* **Stated exercise A**: Repeat the passage of the embassy attack article exactly, starting with "Syrians Foil Strike" and going on through "by Syrian forces.".

Syrians Foil Strike on U.S. Embassy
Four suspected Islamic militants hurled hand grenades and sprayed machine-gun fire in an attempt to storm the American Embassy in Damascus on Tuesday, but were gunned down by Syrian forces.
The brazen morning attack in the Syrian capital seemed to briefly ease tensions between Washington and Damascus, as U.S. officials thanked Syria for defending the embassy. But the attack also raised questions about President Bashar Assad’s grip on security, and his regime’s relationship with extremist groups.
“We appreciate the response of the Syrian security forces to help secure our territory,” said Secretary of State Condoleezza Rice, speaking at an appearance in Stellarton, Canada. “I do think that the Syrians reacted to this attack in a way that helped to secure our people, and we very much appreciate that.”
Other Bush administration officials, however, referred to long-standing tensions with Syria, which remains on the State Department’s list of state sponsors of terrorism.

* **Material to process**:
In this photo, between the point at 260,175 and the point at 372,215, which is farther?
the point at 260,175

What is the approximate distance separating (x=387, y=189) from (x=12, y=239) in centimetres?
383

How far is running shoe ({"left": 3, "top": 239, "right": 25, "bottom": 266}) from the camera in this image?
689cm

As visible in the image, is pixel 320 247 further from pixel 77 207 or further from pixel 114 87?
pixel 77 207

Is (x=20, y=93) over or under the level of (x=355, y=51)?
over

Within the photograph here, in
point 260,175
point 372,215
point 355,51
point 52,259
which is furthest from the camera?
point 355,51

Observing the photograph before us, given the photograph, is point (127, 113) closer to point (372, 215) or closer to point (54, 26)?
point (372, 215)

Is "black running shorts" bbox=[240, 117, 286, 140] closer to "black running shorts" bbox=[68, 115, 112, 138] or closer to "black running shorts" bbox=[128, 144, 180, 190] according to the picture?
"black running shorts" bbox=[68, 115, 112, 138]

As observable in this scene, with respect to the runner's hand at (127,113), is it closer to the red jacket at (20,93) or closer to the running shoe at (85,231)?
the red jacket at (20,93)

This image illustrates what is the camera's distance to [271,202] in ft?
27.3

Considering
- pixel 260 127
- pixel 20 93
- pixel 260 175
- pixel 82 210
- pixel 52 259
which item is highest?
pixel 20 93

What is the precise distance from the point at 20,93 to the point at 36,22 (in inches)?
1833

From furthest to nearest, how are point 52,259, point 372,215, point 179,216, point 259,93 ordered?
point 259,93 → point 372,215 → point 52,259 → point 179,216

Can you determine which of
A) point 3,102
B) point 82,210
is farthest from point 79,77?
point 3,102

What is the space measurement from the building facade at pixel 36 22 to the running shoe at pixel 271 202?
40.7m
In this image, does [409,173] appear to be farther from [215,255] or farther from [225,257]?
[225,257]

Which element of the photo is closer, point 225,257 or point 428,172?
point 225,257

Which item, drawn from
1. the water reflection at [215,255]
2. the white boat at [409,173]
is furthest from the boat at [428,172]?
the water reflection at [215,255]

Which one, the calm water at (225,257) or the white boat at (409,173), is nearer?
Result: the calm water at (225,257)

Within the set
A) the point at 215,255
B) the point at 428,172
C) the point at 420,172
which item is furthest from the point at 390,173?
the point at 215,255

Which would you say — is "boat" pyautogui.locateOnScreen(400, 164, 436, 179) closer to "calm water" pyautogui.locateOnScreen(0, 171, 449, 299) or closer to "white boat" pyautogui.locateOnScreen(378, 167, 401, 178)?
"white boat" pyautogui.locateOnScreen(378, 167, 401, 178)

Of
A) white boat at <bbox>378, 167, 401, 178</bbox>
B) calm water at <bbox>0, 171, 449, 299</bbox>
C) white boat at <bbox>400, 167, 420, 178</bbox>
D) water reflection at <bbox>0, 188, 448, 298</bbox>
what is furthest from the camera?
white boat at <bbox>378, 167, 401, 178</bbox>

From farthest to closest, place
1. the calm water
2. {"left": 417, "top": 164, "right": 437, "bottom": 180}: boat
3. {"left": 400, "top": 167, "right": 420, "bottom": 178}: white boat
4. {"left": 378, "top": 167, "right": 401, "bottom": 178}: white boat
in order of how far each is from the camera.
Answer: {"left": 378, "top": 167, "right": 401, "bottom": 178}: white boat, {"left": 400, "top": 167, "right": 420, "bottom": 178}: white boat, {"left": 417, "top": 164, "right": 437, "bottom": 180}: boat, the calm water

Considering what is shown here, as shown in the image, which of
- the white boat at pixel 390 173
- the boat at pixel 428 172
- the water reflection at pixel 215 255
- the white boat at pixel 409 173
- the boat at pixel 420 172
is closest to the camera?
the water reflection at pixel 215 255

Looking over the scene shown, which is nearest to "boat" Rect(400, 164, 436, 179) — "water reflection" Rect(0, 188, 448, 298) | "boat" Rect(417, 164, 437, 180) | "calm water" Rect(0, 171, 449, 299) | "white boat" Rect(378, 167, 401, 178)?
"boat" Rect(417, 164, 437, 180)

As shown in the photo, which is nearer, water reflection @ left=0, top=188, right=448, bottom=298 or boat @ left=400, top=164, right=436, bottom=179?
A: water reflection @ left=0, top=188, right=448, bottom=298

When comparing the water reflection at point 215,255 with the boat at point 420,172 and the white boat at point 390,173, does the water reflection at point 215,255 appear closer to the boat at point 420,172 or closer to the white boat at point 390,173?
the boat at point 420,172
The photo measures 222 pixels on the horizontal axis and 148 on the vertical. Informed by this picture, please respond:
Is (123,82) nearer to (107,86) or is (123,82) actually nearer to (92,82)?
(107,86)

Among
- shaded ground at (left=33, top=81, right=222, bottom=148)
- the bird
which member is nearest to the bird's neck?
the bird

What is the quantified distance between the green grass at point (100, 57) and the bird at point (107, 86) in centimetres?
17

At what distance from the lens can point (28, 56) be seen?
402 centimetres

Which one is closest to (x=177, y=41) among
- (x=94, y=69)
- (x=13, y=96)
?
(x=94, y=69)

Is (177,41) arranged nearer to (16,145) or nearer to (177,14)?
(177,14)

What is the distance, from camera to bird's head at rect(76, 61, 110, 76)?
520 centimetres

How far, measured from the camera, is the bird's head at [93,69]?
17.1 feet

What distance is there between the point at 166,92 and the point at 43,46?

* **Stated exercise B**: Reproduce exactly the lines of the records starting with the line that contains "At what distance" and going on through the line that contains "520 centimetres".

* **Reply A**:
Syrians Foil Strike on U.S. Embassy
Four suspected Islamic militants hurled hand grenades and sprayed machine-gun fire in an attempt to storm the American Embassy in Damascus on Tuesday, but were gunned down by Syrian forces.

* **Reply B**:
At what distance from the lens can point (28, 56) be seen?
402 centimetres

Which one is closest to (x=177, y=41) among
- (x=94, y=69)
- (x=13, y=96)
?
(x=94, y=69)

Is (177,41) arranged nearer to (16,145) or nearer to (177,14)?
(177,14)

What is the distance, from camera to bird's head at rect(76, 61, 110, 76)?
520 centimetres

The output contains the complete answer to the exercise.